The identification of genes involved in human complex diseases remains a great challenge in computational systems biology. Although methods have been developed to use disease phenotypic similarities with a protein-protein interaction network for the prioritization of candidate genes, other valuable omics data sources have been largely overlooked in these methods.
With this understanding, we proposed a method called BRIDGE to prioritize candidate genes by integrating disease phenotypic similarities with such omics data as protein-protein interactions, gene sequence similarities, gene expression patterns, gene ontology annotations, and gene pathway memberships. BRIDGE utilizes a multiple regression model with lasso penalty to automatically weight different data sources and is capable of discovering genes associated with diseases whose genetic bases are completely unknown.

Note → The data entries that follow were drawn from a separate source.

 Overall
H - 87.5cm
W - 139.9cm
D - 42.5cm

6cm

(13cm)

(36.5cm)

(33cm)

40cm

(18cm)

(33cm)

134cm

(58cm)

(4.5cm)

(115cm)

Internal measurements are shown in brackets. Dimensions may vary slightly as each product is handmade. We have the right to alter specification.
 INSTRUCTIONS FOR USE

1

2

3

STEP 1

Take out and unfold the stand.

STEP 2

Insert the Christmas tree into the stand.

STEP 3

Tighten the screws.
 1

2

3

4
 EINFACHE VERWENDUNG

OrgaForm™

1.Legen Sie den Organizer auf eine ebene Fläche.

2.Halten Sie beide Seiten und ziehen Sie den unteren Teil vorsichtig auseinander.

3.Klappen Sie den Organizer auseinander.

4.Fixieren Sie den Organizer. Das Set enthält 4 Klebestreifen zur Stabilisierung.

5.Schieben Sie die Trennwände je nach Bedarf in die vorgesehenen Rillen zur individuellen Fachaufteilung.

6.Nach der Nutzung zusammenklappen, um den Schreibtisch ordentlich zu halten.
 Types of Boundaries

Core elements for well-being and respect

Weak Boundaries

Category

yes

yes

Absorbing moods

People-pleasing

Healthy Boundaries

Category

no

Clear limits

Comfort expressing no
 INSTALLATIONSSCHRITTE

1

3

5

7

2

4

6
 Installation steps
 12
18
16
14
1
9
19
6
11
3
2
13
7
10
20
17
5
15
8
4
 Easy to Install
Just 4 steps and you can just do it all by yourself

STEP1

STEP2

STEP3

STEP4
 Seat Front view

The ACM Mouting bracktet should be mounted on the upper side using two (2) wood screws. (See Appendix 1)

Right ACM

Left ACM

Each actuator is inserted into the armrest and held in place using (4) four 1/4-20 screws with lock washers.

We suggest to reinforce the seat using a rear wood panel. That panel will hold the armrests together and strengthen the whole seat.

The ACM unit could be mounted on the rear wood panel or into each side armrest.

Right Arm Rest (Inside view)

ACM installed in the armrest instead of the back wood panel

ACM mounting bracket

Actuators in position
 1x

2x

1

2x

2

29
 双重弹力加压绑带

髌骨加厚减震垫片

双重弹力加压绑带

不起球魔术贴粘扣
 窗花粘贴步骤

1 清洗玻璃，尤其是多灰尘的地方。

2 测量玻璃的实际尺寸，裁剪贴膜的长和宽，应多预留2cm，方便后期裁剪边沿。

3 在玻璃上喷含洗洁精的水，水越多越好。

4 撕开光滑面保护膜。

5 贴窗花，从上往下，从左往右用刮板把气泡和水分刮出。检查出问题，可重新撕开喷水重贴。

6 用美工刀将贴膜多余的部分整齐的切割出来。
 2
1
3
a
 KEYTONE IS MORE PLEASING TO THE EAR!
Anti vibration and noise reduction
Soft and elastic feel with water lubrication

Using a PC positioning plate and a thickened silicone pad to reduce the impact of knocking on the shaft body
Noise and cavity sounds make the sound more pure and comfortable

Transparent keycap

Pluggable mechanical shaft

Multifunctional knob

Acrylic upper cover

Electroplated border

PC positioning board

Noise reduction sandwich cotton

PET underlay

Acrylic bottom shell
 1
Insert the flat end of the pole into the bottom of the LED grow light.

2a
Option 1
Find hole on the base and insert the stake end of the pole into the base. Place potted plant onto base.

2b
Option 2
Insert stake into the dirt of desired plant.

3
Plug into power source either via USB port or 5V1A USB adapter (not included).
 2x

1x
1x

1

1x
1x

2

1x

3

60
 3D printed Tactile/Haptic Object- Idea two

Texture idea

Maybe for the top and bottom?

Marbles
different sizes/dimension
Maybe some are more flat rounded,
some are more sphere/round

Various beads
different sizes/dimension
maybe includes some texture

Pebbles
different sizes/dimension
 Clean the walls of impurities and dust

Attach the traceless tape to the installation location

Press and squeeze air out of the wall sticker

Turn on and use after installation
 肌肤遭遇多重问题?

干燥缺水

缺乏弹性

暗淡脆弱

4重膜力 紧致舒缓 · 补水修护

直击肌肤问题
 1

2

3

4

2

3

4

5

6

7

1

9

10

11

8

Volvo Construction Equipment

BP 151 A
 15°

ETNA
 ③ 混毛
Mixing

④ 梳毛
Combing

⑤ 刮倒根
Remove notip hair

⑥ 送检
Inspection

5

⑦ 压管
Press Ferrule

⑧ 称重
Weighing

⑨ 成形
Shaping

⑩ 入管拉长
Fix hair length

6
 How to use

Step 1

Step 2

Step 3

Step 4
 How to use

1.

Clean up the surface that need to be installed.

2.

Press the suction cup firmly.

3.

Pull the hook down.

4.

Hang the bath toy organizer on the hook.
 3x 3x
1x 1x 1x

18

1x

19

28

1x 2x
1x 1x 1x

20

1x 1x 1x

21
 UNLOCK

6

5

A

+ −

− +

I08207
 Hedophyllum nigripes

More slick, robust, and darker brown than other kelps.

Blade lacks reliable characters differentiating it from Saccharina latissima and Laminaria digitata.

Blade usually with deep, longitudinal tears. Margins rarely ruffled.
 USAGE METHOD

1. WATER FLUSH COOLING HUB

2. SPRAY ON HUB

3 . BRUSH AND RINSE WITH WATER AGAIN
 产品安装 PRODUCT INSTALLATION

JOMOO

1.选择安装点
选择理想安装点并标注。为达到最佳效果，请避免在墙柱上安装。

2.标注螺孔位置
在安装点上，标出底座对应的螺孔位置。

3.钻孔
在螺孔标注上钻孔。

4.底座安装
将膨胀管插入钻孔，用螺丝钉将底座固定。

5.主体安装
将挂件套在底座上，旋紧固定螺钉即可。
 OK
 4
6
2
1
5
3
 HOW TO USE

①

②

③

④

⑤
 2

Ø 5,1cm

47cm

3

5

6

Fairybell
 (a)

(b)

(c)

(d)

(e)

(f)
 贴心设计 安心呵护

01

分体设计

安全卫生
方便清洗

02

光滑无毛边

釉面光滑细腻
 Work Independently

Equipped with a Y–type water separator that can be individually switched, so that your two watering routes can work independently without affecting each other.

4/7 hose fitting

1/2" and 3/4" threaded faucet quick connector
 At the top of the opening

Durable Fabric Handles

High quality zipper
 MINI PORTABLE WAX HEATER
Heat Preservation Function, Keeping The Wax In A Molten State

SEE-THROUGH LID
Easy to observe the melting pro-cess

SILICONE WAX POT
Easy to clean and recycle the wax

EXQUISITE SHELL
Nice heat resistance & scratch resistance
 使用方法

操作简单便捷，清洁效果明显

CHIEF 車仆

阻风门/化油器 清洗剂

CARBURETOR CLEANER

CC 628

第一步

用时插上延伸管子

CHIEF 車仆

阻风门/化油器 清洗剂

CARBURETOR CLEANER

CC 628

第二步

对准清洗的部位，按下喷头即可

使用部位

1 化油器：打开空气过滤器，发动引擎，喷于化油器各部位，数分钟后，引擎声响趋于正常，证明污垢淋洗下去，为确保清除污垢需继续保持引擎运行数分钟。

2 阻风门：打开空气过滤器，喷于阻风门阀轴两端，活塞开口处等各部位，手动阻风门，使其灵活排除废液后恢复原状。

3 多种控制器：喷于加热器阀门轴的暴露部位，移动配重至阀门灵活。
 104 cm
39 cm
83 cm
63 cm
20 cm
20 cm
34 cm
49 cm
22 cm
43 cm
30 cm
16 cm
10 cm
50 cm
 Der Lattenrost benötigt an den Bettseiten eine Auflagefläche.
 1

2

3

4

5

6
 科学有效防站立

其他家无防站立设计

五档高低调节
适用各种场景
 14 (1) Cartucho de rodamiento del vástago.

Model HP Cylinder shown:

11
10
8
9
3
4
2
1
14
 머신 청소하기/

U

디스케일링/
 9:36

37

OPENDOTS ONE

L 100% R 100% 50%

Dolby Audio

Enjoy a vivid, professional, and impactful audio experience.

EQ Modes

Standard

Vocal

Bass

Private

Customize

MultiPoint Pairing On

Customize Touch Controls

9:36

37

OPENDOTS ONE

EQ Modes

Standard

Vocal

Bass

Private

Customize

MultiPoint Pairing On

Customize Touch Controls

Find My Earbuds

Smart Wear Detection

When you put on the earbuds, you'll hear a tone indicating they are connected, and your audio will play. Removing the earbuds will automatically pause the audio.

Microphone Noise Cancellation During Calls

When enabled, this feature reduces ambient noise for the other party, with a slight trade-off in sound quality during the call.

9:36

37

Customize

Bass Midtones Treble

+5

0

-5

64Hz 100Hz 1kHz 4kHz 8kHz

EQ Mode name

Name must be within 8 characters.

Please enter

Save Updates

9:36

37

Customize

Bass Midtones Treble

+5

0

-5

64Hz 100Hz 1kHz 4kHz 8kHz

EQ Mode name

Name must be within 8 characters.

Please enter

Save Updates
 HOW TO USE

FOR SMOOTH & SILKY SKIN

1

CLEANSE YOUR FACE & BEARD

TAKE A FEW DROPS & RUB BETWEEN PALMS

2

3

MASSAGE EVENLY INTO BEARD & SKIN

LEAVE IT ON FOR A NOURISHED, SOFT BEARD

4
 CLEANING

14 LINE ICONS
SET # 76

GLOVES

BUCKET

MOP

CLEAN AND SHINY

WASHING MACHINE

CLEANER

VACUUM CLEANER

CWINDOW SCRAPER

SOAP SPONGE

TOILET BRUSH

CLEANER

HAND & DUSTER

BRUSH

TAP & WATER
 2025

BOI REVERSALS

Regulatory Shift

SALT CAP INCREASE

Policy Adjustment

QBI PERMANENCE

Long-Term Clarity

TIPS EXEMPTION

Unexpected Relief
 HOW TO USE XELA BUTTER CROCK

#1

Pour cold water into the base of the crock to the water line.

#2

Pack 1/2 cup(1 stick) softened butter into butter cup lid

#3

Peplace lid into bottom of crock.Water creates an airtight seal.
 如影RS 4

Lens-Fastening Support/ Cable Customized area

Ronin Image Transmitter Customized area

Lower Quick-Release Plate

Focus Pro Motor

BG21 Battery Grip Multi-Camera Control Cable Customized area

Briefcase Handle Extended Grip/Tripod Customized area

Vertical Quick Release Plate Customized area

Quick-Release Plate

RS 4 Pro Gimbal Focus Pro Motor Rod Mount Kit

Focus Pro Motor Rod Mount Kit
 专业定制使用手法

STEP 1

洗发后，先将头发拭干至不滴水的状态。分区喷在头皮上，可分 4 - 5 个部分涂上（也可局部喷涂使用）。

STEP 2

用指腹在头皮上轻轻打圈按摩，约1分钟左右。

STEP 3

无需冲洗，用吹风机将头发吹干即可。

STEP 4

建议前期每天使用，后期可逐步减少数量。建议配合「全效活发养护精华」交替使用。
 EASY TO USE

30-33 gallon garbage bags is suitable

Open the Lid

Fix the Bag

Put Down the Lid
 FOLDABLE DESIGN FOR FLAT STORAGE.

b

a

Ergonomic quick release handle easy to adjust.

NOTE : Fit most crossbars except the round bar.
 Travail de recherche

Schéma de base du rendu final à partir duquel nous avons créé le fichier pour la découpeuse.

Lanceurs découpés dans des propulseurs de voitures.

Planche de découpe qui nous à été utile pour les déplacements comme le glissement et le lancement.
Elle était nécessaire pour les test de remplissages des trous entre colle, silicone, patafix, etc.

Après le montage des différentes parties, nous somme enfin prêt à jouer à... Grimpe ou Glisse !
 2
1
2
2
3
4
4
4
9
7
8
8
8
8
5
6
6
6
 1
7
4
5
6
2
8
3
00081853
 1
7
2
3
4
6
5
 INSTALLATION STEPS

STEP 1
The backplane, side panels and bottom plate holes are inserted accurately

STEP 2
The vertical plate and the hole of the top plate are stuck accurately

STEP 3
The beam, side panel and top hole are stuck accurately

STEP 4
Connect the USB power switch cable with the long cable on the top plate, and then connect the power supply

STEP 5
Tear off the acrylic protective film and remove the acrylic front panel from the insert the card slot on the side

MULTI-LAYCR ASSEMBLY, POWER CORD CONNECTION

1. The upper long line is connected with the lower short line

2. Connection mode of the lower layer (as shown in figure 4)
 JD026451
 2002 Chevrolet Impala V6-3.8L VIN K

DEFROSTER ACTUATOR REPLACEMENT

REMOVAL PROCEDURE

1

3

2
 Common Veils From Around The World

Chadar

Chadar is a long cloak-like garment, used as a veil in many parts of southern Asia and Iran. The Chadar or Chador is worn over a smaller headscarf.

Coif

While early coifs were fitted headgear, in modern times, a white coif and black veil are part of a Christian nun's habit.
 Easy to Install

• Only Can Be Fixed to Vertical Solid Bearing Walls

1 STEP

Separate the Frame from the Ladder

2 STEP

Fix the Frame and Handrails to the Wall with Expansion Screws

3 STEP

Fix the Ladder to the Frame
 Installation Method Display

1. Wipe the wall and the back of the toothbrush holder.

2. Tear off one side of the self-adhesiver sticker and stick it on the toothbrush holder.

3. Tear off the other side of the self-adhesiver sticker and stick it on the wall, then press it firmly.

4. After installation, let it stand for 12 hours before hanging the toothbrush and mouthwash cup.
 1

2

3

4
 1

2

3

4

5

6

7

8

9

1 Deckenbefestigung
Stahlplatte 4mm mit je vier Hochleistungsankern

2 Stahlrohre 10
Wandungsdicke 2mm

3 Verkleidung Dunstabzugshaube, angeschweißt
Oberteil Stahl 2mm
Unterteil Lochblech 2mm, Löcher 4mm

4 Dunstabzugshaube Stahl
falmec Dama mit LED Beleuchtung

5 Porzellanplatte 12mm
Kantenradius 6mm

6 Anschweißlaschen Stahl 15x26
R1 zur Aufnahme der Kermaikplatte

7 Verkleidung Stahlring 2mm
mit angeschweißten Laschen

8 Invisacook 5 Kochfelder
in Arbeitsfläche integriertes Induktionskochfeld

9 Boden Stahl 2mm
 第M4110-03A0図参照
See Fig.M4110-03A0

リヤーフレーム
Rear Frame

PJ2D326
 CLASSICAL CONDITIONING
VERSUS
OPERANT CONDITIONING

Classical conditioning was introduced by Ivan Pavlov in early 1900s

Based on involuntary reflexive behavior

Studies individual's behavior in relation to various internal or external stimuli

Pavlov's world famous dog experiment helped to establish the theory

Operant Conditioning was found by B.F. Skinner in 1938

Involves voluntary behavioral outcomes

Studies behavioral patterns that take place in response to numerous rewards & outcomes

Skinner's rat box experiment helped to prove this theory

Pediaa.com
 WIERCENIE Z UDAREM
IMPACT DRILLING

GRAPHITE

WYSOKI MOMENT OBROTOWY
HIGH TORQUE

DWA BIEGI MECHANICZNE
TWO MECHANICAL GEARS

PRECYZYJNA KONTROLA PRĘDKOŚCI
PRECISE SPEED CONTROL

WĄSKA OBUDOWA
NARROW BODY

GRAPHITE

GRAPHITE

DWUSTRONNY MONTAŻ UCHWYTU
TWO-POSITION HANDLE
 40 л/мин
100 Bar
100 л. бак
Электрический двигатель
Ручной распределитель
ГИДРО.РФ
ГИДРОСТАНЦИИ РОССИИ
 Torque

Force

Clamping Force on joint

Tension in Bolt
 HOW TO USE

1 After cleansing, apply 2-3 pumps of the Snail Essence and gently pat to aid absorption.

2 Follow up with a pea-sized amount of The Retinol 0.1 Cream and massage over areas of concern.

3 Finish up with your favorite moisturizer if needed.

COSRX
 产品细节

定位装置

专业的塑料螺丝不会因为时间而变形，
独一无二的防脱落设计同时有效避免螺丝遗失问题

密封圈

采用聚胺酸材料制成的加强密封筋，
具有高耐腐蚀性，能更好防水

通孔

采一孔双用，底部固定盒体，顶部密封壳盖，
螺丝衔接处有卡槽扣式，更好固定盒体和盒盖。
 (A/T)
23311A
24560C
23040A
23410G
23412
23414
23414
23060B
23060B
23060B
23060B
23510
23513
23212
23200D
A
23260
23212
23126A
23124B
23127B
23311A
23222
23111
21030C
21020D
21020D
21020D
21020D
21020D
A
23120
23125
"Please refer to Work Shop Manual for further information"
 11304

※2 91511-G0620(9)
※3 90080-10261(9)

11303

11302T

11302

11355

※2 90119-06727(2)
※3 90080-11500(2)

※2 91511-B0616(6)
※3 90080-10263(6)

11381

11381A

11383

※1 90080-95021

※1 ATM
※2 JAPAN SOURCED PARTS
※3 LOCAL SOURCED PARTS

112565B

We conducted large-scale cross-validation experiments and demonstrated that more than 60% known disease genes can be ranked top one by BRIDGE in simulated linkage intervals, suggesting the superior performance of this method. We further performed two comprehensive case studies by applying BRIDGE to predict novel genes and transcriptional networks involved in obesity and type II diabetes.
The proposed method provides an effective and scalable way for integrating multi omics data to infer disease genes. Further applications of BRIDGE will be benefit to providing novel disease genes and underlying mechanisms of human diseases.
在计算系统生物学中,识别与人类复杂疾病相关的基因仍然是一个巨大的挑战。尽管已经开发出一些方法,利用疾病表型相似性以及蛋白质 - 蛋白质相互作用网络对候选基因进行优先级排序,但在这些方法中,其他有价值的组学数据源在很大程度上被忽视了。
基于这种认识,我们提出了一种名为BRIDGE的方法,通过将疾病表型相似性与蛋白质 - 蛋白质相互作用、基因序列相似性、基因表达模式、基因本体注释以及基因通路成员等组学数据相结合,对候选基因进行优先级排序。BRIDGE利用带有套索惩罚的多元回归模型自动对不同数据源进行加权,并且能够发现与那些遗传基础完全未知的疾病相关的基因。
我们进行了大规模的交叉验证实验,并证明在模拟连锁区间中,超过60%的已知疾病基因能够被BRIDGE排在首位,这表明该方法具有优越的性能。我们进一步通过将BRIDGE应用于预测肥胖症和II型糖尿病所涉及的新基因和转录网络,进行了两个全面的案例研究。
所提出的方法为整合多组学数据以推断疾病基因提供了一种有效且可扩展的途径。BRIDGE的进一步应用将有助于提供新的疾病基因以及人类疾病的潜在机制。